> [RECORDS FOR THIS EXERCISE]
______

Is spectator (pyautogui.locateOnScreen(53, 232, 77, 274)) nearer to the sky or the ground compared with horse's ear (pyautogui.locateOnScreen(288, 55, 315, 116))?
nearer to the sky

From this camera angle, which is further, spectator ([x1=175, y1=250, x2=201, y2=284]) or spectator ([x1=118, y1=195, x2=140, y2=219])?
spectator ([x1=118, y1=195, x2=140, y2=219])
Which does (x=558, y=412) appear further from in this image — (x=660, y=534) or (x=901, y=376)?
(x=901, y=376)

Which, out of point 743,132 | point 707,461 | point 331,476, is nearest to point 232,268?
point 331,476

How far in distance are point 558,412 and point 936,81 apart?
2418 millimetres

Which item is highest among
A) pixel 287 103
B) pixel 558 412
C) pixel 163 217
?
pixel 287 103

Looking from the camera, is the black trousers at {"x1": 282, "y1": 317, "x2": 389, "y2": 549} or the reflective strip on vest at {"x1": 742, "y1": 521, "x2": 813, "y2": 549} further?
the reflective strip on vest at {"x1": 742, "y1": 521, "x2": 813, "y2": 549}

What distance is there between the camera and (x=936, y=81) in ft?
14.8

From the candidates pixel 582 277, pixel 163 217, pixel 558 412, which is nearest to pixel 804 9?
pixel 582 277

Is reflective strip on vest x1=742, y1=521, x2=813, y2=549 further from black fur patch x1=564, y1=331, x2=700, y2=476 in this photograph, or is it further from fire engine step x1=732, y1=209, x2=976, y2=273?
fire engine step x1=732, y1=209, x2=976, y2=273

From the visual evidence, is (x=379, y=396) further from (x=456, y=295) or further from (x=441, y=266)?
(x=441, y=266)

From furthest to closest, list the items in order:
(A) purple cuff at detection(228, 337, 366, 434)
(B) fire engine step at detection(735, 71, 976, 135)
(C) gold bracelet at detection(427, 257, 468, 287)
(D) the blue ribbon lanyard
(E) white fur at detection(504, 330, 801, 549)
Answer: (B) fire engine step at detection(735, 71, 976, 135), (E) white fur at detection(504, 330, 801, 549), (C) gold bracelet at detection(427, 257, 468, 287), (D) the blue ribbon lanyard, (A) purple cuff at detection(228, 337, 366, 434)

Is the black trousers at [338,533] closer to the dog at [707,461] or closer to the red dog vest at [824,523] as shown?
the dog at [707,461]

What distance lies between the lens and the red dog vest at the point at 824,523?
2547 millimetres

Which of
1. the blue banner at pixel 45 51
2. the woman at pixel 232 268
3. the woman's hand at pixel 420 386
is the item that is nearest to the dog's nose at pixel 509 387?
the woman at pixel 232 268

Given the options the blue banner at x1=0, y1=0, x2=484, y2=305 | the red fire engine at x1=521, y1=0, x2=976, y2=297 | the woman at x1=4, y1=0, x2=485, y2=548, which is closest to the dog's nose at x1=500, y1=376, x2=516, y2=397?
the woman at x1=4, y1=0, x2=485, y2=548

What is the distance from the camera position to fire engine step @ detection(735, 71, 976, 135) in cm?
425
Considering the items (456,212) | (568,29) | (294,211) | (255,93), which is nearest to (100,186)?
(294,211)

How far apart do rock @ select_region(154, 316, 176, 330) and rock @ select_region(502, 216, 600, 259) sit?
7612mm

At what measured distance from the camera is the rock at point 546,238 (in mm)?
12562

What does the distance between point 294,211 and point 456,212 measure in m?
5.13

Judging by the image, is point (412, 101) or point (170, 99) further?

______

> [THE TASK] Please retype, exactly as written, every line from the line containing "From furthest to" through the last line of the records above, including both of those lines, and nothing else.

> [PROBLEM SOLUTION]
From furthest to closest, list the items in order:
(A) purple cuff at detection(228, 337, 366, 434)
(B) fire engine step at detection(735, 71, 976, 135)
(C) gold bracelet at detection(427, 257, 468, 287)
(D) the blue ribbon lanyard
(E) white fur at detection(504, 330, 801, 549)
Answer: (B) fire engine step at detection(735, 71, 976, 135), (E) white fur at detection(504, 330, 801, 549), (C) gold bracelet at detection(427, 257, 468, 287), (D) the blue ribbon lanyard, (A) purple cuff at detection(228, 337, 366, 434)

Is the black trousers at [338,533] closer to the dog at [707,461] or closer to the red dog vest at [824,523] as shown?
the dog at [707,461]

What distance lies between the lens and the red dog vest at the point at 824,523?
2547 millimetres

Which of
1. the blue banner at pixel 45 51
2. the woman at pixel 232 268
3. the woman's hand at pixel 420 386
is the item that is nearest to the dog's nose at pixel 509 387?
the woman at pixel 232 268

Given the options the blue banner at x1=0, y1=0, x2=484, y2=305 | the red fire engine at x1=521, y1=0, x2=976, y2=297 | the woman at x1=4, y1=0, x2=485, y2=548, which is closest to the dog's nose at x1=500, y1=376, x2=516, y2=397?
the woman at x1=4, y1=0, x2=485, y2=548

What is the distance from the camera position to fire engine step @ detection(735, 71, 976, 135) in cm?
425
Considering the items (456,212) | (568,29) | (294,211) | (255,93), which is nearest to (100,186)?
(294,211)

How far apart do rock @ select_region(154, 316, 176, 330) and rock @ select_region(502, 216, 600, 259) sit?
7612mm

At what measured distance from the camera is the rock at point 546,238 (in mm)?
12562

What does the distance between point 294,211 and point 456,212 measure in m?
5.13

Judging by the image, is point (412, 101) or point (170, 99) further?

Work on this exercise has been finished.